* START *
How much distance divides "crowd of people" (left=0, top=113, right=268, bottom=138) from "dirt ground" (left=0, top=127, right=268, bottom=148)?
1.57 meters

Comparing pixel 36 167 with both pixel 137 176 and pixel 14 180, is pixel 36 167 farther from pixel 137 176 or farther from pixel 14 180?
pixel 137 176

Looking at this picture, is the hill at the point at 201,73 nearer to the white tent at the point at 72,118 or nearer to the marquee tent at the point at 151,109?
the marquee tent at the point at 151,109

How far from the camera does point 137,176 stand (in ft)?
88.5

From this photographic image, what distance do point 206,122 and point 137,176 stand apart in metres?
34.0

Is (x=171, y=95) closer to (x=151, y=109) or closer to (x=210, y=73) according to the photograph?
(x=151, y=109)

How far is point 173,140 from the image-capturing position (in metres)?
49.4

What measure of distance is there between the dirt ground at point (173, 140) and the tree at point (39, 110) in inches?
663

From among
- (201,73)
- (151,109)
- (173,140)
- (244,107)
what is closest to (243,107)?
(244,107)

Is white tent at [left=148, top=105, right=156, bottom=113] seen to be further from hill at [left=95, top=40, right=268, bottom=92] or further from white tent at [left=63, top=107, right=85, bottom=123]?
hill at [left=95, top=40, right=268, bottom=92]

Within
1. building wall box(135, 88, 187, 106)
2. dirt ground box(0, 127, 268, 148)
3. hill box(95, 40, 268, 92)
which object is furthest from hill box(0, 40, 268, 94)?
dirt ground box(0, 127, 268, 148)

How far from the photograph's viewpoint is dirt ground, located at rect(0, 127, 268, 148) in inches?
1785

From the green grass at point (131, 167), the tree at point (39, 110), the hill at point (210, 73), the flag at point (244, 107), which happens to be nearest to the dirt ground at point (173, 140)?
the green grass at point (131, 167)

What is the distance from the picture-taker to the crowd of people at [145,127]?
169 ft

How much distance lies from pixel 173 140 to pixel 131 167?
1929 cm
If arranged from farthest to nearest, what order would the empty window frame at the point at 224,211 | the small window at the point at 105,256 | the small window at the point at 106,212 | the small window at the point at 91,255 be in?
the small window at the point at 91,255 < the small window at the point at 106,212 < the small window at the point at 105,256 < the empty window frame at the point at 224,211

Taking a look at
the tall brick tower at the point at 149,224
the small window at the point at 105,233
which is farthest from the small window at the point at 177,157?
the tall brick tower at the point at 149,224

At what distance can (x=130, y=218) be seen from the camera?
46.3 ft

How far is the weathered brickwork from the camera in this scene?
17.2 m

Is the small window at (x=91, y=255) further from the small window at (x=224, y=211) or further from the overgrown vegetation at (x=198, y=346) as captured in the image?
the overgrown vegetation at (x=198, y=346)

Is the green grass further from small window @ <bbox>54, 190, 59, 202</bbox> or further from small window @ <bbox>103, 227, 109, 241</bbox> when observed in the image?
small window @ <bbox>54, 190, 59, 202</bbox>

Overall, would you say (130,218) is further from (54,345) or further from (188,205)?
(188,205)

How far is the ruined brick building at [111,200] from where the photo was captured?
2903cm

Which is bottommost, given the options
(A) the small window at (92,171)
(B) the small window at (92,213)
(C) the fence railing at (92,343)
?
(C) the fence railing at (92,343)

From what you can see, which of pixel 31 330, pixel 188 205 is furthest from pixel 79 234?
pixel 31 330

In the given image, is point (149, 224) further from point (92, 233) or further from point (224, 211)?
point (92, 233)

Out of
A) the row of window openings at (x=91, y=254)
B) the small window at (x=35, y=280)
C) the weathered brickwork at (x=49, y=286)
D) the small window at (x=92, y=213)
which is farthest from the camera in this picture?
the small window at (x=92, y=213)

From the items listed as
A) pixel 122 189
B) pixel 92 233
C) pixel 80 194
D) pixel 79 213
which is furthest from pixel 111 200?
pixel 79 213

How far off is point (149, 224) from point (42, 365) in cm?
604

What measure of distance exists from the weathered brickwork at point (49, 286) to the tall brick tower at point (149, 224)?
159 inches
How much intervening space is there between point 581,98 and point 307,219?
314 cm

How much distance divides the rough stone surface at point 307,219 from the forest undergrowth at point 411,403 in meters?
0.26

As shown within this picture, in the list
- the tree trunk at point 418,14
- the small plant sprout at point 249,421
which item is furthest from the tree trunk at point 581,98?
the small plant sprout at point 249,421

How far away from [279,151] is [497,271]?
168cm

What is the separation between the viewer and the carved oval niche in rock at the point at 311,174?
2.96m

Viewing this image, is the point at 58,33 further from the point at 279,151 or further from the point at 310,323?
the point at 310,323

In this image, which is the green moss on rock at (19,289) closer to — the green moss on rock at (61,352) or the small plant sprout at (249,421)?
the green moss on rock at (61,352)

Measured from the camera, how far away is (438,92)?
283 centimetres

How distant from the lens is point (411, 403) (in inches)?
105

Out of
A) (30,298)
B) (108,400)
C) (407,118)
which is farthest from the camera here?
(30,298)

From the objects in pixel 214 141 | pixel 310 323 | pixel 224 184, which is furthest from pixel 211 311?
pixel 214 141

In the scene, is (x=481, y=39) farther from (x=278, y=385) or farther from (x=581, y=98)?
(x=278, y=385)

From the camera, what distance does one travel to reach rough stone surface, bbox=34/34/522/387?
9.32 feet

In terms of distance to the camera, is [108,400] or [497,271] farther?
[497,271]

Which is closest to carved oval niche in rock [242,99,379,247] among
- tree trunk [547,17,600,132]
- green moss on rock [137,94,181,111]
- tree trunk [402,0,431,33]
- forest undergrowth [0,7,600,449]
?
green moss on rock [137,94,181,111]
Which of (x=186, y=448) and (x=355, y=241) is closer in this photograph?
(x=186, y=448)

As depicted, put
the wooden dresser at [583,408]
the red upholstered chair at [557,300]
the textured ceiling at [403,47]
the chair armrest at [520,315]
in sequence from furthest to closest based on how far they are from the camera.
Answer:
* END *
* START *
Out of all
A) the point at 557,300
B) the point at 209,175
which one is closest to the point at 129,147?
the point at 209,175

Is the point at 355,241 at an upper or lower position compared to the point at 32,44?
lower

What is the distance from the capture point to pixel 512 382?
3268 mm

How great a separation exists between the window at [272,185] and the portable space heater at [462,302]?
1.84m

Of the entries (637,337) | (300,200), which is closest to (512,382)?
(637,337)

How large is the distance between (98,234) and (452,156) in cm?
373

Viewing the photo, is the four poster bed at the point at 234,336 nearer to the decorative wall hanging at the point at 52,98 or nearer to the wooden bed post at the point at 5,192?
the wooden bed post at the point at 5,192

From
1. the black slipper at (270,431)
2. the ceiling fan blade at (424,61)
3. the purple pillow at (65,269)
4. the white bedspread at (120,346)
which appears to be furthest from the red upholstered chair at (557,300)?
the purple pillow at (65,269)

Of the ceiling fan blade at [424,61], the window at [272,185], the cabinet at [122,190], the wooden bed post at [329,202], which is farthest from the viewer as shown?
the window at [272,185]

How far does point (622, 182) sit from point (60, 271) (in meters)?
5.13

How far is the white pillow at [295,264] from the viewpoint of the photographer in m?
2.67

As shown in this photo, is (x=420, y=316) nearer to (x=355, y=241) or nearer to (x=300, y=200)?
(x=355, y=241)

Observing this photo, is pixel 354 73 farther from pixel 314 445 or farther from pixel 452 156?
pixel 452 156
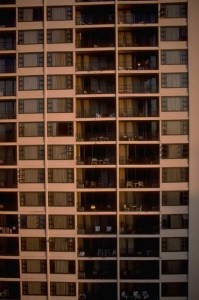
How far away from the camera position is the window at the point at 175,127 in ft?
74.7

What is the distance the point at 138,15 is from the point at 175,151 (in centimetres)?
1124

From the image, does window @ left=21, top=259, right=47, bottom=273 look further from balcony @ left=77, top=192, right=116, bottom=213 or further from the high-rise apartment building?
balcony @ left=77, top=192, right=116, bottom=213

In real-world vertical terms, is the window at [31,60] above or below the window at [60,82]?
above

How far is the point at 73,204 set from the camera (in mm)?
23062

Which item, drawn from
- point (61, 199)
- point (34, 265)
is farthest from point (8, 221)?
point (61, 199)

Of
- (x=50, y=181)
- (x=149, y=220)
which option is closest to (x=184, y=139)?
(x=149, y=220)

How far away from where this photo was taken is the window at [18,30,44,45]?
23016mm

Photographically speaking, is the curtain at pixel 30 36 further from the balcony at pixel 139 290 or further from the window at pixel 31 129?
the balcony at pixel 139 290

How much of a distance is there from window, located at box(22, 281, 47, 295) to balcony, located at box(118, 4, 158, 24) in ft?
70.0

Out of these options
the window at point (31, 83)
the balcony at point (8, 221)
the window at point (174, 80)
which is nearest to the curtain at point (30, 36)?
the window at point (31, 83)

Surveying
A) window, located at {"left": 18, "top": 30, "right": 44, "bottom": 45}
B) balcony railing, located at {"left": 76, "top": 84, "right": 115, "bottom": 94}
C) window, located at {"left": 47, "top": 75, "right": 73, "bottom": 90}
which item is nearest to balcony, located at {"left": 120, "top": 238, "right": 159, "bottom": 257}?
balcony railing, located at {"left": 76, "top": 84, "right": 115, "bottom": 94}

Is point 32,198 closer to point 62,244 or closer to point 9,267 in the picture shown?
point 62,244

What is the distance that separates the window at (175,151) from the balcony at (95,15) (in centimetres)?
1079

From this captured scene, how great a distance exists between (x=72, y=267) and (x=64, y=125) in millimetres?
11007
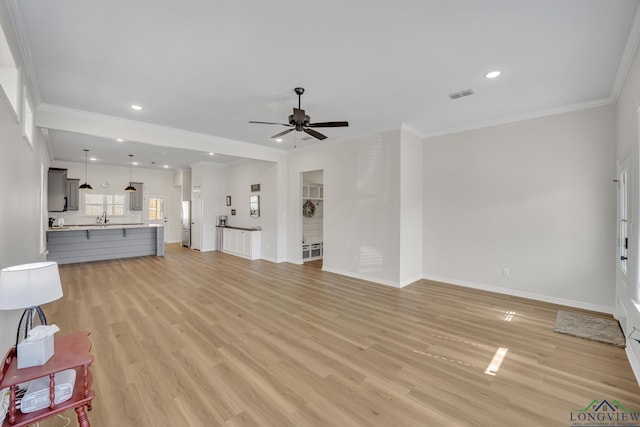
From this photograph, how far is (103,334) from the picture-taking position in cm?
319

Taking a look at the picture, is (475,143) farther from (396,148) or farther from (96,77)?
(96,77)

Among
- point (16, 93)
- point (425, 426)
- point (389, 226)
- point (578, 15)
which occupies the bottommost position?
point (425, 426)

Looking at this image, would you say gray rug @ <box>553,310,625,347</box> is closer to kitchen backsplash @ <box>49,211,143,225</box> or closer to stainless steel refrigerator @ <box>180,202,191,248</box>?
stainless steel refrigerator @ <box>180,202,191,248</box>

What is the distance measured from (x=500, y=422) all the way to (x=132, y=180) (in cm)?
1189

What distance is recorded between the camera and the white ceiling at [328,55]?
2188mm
* END *
How many of the lines above contain the string "blade"? Reply with the number alone.

2